Digital Economy Bill - Committee (4th Day) (Continued)

Part of the debate – in the House of Lords at 10:15 pm on 8th February 2017.

Alert me about debates like this

Photo of The Earl of Glasgow The Earl of Glasgow Liberal Democrat 10:15 pm, 8th February 2017

My Lords, I support Amendments 230 and 231, to which my noble friends Lord Clement-Jones and Lord Foster of Bath have put their names. I am very aware of the time, so I am going to be very brief. Most of what I wanted to say has already been said. The intention of the two amendments, as I understand them, is to help prevent fans who are keen to attend a concert, sporting event or popular West End show from being misled or ripped off when they buy their tickets from a secondary market on the internet.

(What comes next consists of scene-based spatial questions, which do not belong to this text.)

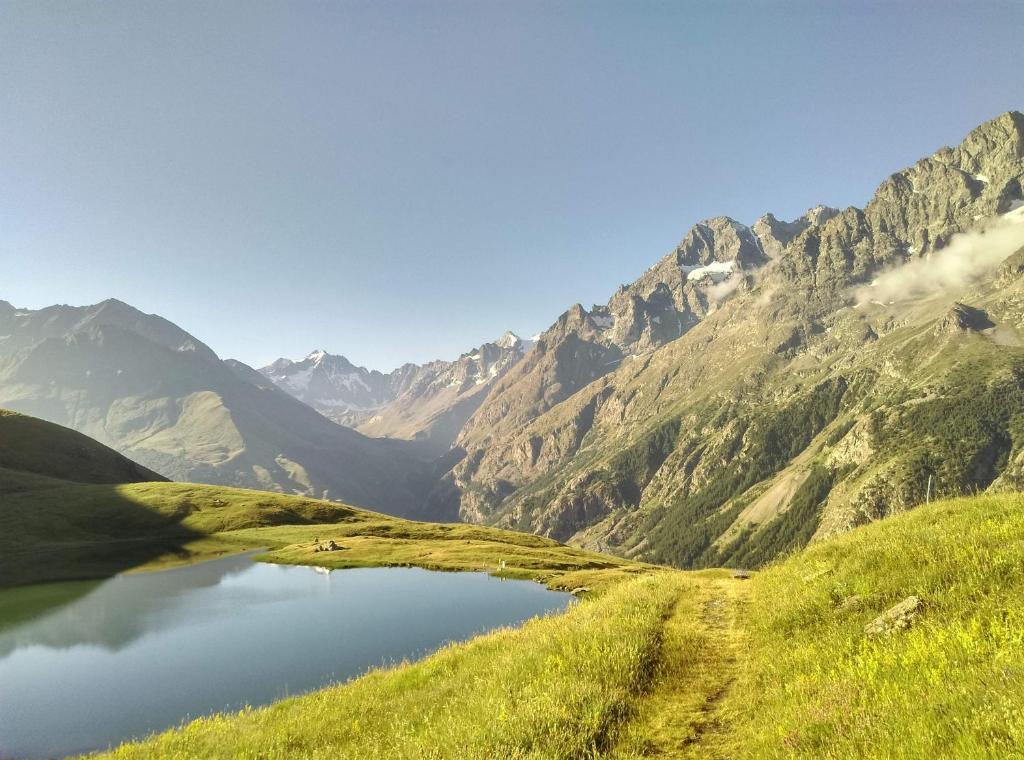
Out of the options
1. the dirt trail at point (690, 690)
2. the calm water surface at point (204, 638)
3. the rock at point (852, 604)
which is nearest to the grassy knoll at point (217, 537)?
the calm water surface at point (204, 638)

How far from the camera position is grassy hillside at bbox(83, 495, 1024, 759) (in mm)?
7844

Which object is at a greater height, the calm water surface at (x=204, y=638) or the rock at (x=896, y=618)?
the rock at (x=896, y=618)

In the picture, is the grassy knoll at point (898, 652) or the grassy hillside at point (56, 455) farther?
the grassy hillside at point (56, 455)

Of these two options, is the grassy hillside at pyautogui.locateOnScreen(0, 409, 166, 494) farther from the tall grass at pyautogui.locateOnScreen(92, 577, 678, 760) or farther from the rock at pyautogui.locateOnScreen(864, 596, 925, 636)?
the rock at pyautogui.locateOnScreen(864, 596, 925, 636)

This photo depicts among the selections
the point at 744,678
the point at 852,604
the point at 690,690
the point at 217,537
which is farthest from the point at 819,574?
the point at 217,537

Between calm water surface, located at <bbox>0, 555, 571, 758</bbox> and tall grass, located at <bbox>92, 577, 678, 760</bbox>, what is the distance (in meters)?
18.4

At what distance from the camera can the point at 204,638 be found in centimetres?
4347

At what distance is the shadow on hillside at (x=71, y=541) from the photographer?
6103cm

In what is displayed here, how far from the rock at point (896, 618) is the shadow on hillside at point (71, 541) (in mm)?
70135

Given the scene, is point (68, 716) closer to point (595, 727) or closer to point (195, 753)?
point (195, 753)

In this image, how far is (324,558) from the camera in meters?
75.9

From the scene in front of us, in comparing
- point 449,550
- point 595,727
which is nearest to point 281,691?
point 595,727

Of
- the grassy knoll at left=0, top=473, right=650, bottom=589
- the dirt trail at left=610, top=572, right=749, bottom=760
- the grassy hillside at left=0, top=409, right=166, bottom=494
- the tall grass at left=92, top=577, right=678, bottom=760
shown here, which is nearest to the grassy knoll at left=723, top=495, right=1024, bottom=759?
the dirt trail at left=610, top=572, right=749, bottom=760

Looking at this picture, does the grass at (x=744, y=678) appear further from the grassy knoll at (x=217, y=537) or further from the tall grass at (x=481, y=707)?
the grassy knoll at (x=217, y=537)
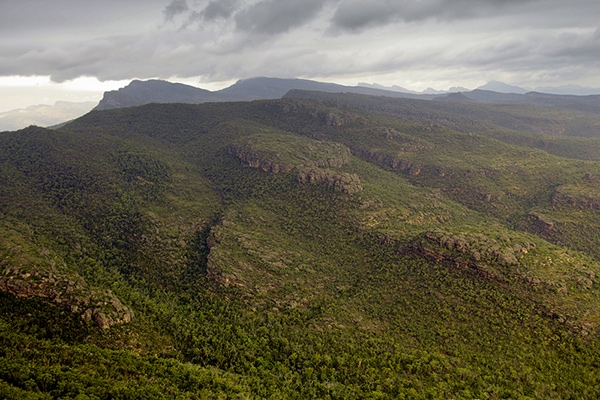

The first choice, of course, is to buy tickets directly from the theatre, sporting venue or event organiser. This is known as the primary market, where people pay the advertised price and there should be no problem. But if someone has trouble getting tickets from a primary source they may find themselves resorting to one of the secondary market websites—StubHub and viagogo are two of the best known. The buyer is now in a sort of digital marketplace where buying and selling is the name of the game. If they are lucky they may find what they are looking for but still have to pay considerably more than the face value of the tickets. If they are very lucky, close to the date of the event, they may even have to pay less than the original price. None the less, they have entered a world where fraudsters and touts thrive.

Tickets for popular events may already have been bought up by groups that are only out to make a profit by reselling them. Sometimes many of the tickets have already been hoovered up by bots and offered at an extortionate price. Of course people can always refuse to buy them, but there are those who are want a ticket at any price. Mark McLaren of FanFair has stated that online event ticketing started as a great idea, has grown into a very big business and has now become no less than a racket.

These important amendments attempt to contain and control that racket. The Consumer Rights Act 2015 addresses the issue and tries to regulate those practices, but as my noble friend Lord Clement-Jones said, we seem to be having trouble in enforcing the law. One of the problems is that many of the secondary ticket websites are registered abroad. The recently commissioned Waterson report has made recommendations that should improve the situation, but even that report had to admit that this is a very complex issue, with a lot of potential loopholes. If my noble friend’s amendments can be agreed, that would be an important step in the right direction.